Kedua adalah eco-anxiety atau kecemasan iklim. Ini adalah perasaan cemas dan takut yang kronis tentang masa depan planet yang dirusak oleh perubahan iklim. Kecemasan iklim sering dialami oleh kaum muda yang merasa warisan lingkungan mereka terancam. Gejala yang muncul dapat berupa gangguan tidur, perasaan tidak berdaya, kelesuan emosional, dan rasa putus asa. Kondisi ini dapat berujung pada eco-paralysis, yaitu kondisi pasrah dan tidak bertindak karena merasa masalahnya terlalu besar untuk diatasi sendiri, yang secara tidak langsung menghambat upaya adaptasi dan mitigasi krisis iklim.
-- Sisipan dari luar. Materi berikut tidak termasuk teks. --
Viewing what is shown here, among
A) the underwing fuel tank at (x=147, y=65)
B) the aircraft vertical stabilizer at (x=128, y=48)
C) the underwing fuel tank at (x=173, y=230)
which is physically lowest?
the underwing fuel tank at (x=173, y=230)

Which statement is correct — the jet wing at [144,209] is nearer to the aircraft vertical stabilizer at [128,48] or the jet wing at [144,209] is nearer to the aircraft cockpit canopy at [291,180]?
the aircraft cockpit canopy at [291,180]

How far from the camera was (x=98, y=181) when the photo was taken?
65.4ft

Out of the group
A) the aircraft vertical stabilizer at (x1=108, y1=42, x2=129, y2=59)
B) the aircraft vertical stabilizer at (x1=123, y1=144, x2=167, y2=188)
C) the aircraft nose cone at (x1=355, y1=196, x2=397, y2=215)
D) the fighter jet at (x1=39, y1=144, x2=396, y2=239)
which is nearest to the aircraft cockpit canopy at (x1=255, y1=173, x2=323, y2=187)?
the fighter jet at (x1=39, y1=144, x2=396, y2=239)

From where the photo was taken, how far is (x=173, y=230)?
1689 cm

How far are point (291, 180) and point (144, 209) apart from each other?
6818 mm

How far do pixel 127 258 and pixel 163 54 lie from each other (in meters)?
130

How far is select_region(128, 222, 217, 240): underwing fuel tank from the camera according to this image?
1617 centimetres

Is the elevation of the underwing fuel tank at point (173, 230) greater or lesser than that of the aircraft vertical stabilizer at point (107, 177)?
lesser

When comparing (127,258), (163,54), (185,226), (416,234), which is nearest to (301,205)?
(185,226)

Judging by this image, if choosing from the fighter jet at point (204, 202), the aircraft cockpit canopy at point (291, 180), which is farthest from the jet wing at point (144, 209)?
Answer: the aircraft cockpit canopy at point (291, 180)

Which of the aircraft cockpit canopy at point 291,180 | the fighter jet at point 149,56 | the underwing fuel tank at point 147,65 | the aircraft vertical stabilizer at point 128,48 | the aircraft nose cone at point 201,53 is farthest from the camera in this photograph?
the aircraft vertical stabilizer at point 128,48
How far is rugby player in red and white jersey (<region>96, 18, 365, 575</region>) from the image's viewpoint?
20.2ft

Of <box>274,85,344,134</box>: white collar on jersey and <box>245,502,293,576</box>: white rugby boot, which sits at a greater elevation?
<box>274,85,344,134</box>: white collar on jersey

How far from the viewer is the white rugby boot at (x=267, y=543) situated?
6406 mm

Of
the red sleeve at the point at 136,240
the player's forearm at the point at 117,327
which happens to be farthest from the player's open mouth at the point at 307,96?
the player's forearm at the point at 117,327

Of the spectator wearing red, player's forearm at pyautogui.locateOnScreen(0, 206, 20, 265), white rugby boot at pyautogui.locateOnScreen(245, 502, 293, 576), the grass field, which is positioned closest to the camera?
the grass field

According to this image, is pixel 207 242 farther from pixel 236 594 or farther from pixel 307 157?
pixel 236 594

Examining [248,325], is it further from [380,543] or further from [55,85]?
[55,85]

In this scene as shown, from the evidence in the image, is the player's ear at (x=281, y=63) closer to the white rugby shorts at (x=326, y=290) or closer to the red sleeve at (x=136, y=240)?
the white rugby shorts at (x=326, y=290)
Ketiga adalah dampak tidak langsung melalui perubahan lingkungan fisik dan sosial. Peningkatan suhu global secara ekstrem, misalnya, telah terbukti berkorelasi dengan peningkatan agresi dan mudah tersulutnya emosi di masyarakat. Sebuah studi internasional yang menganalisis unggahan media sosial di berbagai negara menunjukkan bahwa ketika suhu mencapai di atas 35∘C, nada emosional unggahan warganet cenderung lebih negatif. Selain itu, polusi udara yang meningkat akibat kebakaran hutan dan emisi dapat memperburuk kondisi individu yang sudah memiliki gangguan kesehatan mental. WHO mencatat bahwa krisis iklim memperburuk beban kesehatan mental global yang sudah berat, di mana mayoritas penderita gangguan jiwa tidak menerima perawatan yang memadai.
Melihat kompleksitas ini, penanganan Pemanasan Global harus mengintegrasikan aspek kesehatan mental dalam kebijakan iklim dan penanggulangan bencana. Pemerintah dan organisasi kesehatan perlu mengembangkan program dukungan psikososial yang berbasis komunitas dan mempromosikan literasi iklim. Resiliensi psikologis dapat dibangun melalui dukungan sosial yang kuat, efikasi diri kolektif, dan kemampuan untuk beradaptasi. Dengan mengakui dan menangani dampak mental ini secara serius, kita tidak hanya berjuang untuk menyelamatkan lingkungan, tetapi juga untuk menjaga kesejahteraan emosional generasi saat ini dan yang akan datang.